Joshua Sokol has published an article in NewScientist (13 August 2016, paywall) on potential ocean life in the solar system. I found a sidebar on the nature of life on Saturn’s moon Titan to be particularly interesting.
NASA/JPL-Caltech/University of Arizona/University of Idaho
Astrobiologists have speculated that any life there might run on an entirely alien chemistry. Some suggest that microbes could make a living by breathing hydrogen and eating organic molecules like acetylene and ethane. The Cassini probe has spied evidence of chemical activity in Titan’s atmosphere that seems consistent with the idea.
There could, of course, be non-biological explanations for this activity, but the only way to know what causes it is to visit Titan. No such mission has yet been signed off, but recent work has given us fresh impetus by suggesting that the moon’s ice-cold chemistry would offer the toolkit required to make weird analogues of the molecules that support life on Earth.

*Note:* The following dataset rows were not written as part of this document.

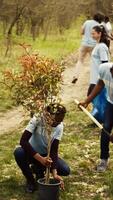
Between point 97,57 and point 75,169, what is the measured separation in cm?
277

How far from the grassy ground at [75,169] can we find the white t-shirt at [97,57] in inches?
39.8

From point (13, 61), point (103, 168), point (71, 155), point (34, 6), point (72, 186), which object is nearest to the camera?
point (72, 186)

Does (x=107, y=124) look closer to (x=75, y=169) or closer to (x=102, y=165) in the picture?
(x=102, y=165)

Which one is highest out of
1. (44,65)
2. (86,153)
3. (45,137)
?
(44,65)

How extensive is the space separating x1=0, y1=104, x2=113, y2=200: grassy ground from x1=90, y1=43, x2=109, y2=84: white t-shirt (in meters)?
1.01

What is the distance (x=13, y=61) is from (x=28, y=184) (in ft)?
44.9

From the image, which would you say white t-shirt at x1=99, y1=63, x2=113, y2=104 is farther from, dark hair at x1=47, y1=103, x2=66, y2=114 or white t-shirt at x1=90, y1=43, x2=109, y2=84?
white t-shirt at x1=90, y1=43, x2=109, y2=84

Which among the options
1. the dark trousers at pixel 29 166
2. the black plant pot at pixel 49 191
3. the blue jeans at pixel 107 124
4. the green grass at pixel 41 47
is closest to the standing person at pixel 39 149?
the dark trousers at pixel 29 166

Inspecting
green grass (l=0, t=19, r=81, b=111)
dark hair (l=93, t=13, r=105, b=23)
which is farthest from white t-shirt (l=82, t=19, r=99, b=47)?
dark hair (l=93, t=13, r=105, b=23)

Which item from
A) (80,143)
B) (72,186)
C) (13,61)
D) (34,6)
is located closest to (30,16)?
(34,6)

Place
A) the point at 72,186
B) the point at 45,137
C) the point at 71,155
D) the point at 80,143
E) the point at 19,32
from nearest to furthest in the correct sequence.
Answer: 1. the point at 45,137
2. the point at 72,186
3. the point at 71,155
4. the point at 80,143
5. the point at 19,32

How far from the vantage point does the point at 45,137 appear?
6.83 m

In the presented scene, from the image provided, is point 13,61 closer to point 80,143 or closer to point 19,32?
point 80,143

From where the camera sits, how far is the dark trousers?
22.5 ft
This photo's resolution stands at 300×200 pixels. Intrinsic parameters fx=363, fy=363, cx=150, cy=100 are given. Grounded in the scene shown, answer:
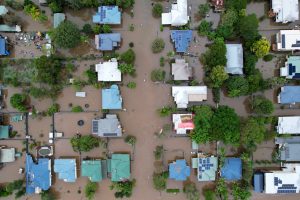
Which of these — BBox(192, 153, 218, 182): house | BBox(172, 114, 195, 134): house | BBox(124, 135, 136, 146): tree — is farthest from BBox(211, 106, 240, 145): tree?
BBox(124, 135, 136, 146): tree

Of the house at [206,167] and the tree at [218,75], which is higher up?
the tree at [218,75]

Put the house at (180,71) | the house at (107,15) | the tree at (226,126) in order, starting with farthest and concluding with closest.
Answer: the house at (180,71) < the house at (107,15) < the tree at (226,126)

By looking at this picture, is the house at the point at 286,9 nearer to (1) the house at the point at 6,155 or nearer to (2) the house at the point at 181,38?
(2) the house at the point at 181,38

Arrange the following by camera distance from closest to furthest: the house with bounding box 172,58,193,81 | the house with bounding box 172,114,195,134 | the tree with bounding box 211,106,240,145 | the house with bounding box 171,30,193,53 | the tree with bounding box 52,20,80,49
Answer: the tree with bounding box 52,20,80,49 → the tree with bounding box 211,106,240,145 → the house with bounding box 172,114,195,134 → the house with bounding box 172,58,193,81 → the house with bounding box 171,30,193,53

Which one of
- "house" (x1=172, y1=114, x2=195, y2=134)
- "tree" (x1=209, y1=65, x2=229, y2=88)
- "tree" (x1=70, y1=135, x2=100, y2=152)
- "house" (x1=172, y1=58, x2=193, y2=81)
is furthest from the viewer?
"house" (x1=172, y1=58, x2=193, y2=81)

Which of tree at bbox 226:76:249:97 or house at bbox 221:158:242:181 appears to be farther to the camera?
house at bbox 221:158:242:181

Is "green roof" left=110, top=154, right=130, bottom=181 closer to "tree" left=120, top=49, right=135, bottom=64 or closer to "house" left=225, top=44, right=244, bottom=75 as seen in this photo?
"tree" left=120, top=49, right=135, bottom=64

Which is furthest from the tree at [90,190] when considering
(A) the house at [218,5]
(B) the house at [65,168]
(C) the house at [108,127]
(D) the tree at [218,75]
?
(A) the house at [218,5]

In 2015, a team at Cornell University in Ithaca, New York, constructed a flexible, cell-membrane-like structure using only the ingredients and conditions available on Titan. Earlier this year, Martin Rahm, also at Cornell, and colleagues did some modelling to show that Titan should possess the chemicals required to create even more complex molecules.
Hydrogen cyanide is abundant in Titan’s atmosphere and should rain down on the surface, but it doesn’t appear to build up there. Instead, Rahm suggests, hydrogen cyanide combines with other molecules when it lands, forming larger ones made of carbon, nitrogen and hydrogen called polyimines – and these could form the backbone of an alternative biology.

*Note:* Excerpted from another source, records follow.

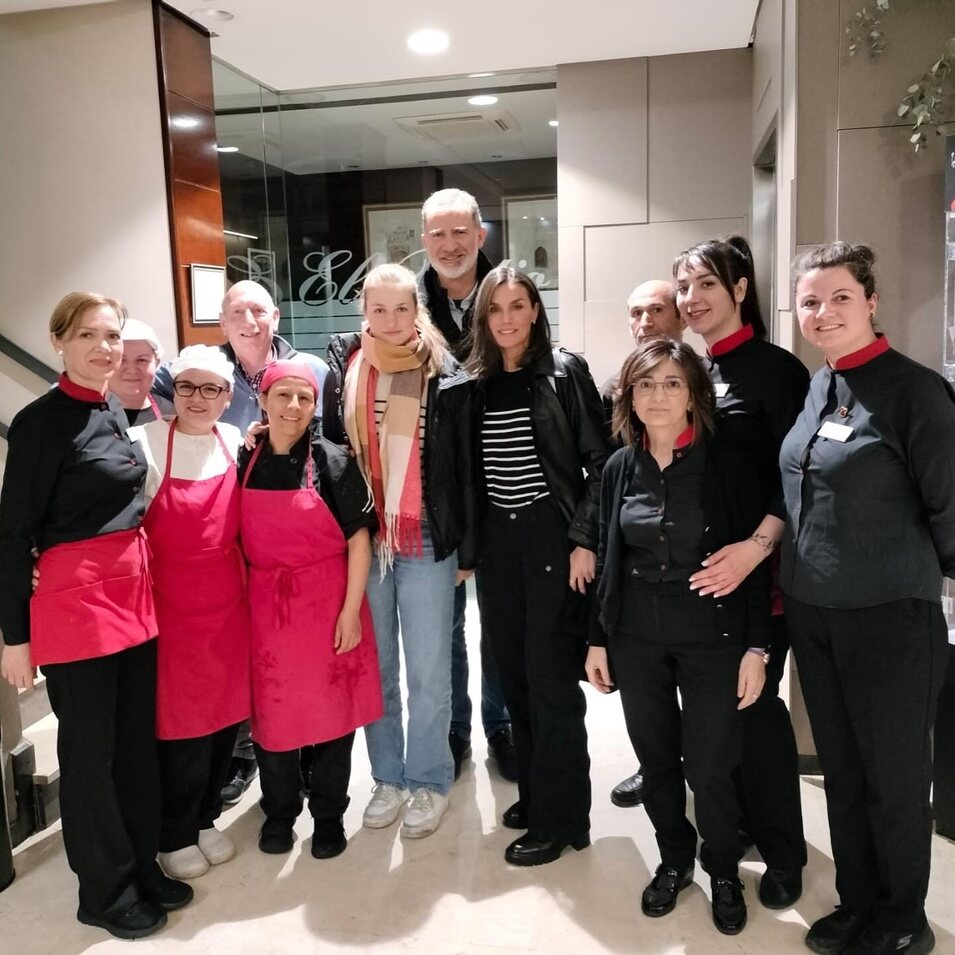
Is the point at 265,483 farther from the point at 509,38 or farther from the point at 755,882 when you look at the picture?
the point at 509,38

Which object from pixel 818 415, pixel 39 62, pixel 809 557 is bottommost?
pixel 809 557

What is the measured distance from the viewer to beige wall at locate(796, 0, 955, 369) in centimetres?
240

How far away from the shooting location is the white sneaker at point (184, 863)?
89.4 inches

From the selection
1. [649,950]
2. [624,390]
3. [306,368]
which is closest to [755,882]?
[649,950]

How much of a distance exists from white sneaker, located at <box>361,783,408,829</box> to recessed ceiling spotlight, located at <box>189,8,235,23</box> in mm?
3068

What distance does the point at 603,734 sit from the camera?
308 centimetres

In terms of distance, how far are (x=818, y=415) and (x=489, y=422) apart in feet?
2.61

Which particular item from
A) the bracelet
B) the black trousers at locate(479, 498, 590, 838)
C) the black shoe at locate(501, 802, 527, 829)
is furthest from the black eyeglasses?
the black shoe at locate(501, 802, 527, 829)

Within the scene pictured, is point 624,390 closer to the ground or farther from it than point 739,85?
closer to the ground

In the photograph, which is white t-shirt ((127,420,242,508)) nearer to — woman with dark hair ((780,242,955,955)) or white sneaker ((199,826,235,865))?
Answer: white sneaker ((199,826,235,865))

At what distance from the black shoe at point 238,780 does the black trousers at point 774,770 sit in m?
1.52

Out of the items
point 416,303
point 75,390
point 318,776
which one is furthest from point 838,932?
point 75,390

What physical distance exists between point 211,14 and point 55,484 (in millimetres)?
2544

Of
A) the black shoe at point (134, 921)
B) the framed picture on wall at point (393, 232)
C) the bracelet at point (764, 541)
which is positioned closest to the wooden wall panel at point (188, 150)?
the framed picture on wall at point (393, 232)
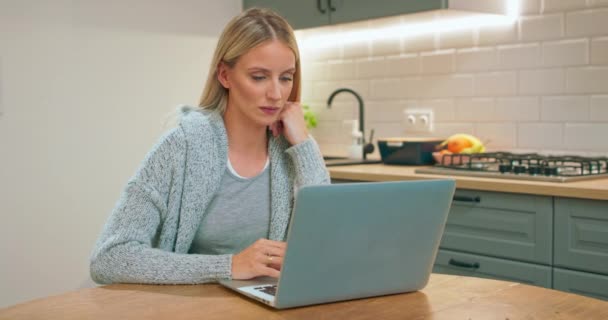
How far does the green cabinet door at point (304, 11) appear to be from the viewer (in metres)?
3.69

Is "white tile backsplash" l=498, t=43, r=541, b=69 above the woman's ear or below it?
above

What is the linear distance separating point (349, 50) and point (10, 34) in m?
1.64

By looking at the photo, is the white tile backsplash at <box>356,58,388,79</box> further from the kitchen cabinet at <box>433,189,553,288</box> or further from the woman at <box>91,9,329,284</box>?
the woman at <box>91,9,329,284</box>

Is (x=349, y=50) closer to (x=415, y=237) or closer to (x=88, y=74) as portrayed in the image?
Result: (x=88, y=74)

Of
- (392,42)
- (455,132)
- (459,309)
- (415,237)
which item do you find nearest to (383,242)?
(415,237)

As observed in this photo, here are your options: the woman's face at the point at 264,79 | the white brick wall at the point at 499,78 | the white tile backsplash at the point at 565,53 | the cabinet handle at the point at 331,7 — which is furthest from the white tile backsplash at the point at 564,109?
the woman's face at the point at 264,79

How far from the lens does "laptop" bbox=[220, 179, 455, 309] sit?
1301 mm

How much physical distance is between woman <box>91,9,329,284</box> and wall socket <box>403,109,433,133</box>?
1.66 m

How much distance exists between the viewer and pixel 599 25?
2990 mm

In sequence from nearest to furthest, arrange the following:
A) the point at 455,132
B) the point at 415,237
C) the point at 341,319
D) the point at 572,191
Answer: the point at 341,319 → the point at 415,237 → the point at 572,191 → the point at 455,132

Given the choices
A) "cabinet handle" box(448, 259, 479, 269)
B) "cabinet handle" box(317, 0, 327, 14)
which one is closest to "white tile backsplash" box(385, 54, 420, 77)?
"cabinet handle" box(317, 0, 327, 14)

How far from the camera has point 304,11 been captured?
3.78 metres

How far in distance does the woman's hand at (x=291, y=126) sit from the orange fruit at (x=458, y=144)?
1367 mm

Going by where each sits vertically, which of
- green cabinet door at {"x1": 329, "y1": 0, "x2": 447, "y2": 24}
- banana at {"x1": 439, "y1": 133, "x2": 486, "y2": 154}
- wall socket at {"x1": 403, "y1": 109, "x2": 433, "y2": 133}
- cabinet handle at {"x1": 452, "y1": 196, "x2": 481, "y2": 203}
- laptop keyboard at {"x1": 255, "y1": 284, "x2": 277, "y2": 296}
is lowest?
laptop keyboard at {"x1": 255, "y1": 284, "x2": 277, "y2": 296}
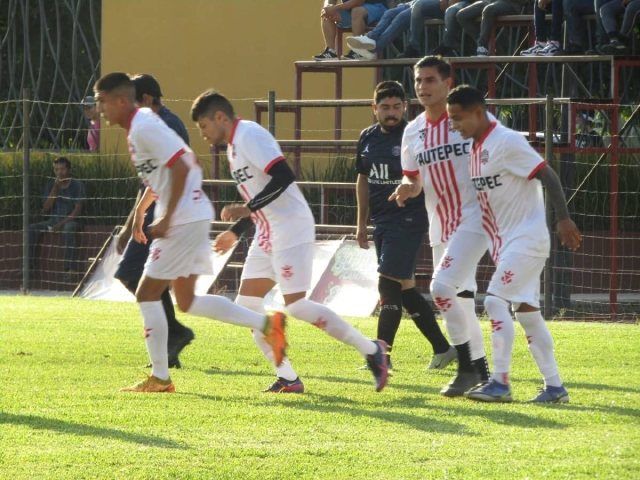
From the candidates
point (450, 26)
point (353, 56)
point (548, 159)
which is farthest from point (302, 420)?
point (353, 56)

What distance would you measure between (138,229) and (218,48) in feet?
45.1

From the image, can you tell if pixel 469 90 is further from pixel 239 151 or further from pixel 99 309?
pixel 99 309

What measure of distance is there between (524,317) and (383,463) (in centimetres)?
210

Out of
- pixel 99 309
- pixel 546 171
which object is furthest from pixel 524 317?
pixel 99 309

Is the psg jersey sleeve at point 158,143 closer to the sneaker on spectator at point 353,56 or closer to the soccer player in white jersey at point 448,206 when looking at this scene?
the soccer player in white jersey at point 448,206

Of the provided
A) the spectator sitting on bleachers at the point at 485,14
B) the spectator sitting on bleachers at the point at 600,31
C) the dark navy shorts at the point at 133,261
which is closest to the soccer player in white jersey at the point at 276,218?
the dark navy shorts at the point at 133,261

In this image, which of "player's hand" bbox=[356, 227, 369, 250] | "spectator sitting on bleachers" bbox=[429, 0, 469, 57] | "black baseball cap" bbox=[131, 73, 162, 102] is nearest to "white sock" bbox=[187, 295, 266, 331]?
"black baseball cap" bbox=[131, 73, 162, 102]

At terrestrial temperatures, these chemical structures would fall apart. In the cryogenic seas of Titan, however, they would be preserved and could take on a wide array of forms, some of which could carry out primitive versions of the reactions in living cells here on Earth. Rahm says they might even float to the surface of tidal pools as membrane-like films, or as mats of stacked, crystalline molecules.
Trying to visualize an entire ecology built along these lines, at the low temperatures present on Titan, leaves me breathless.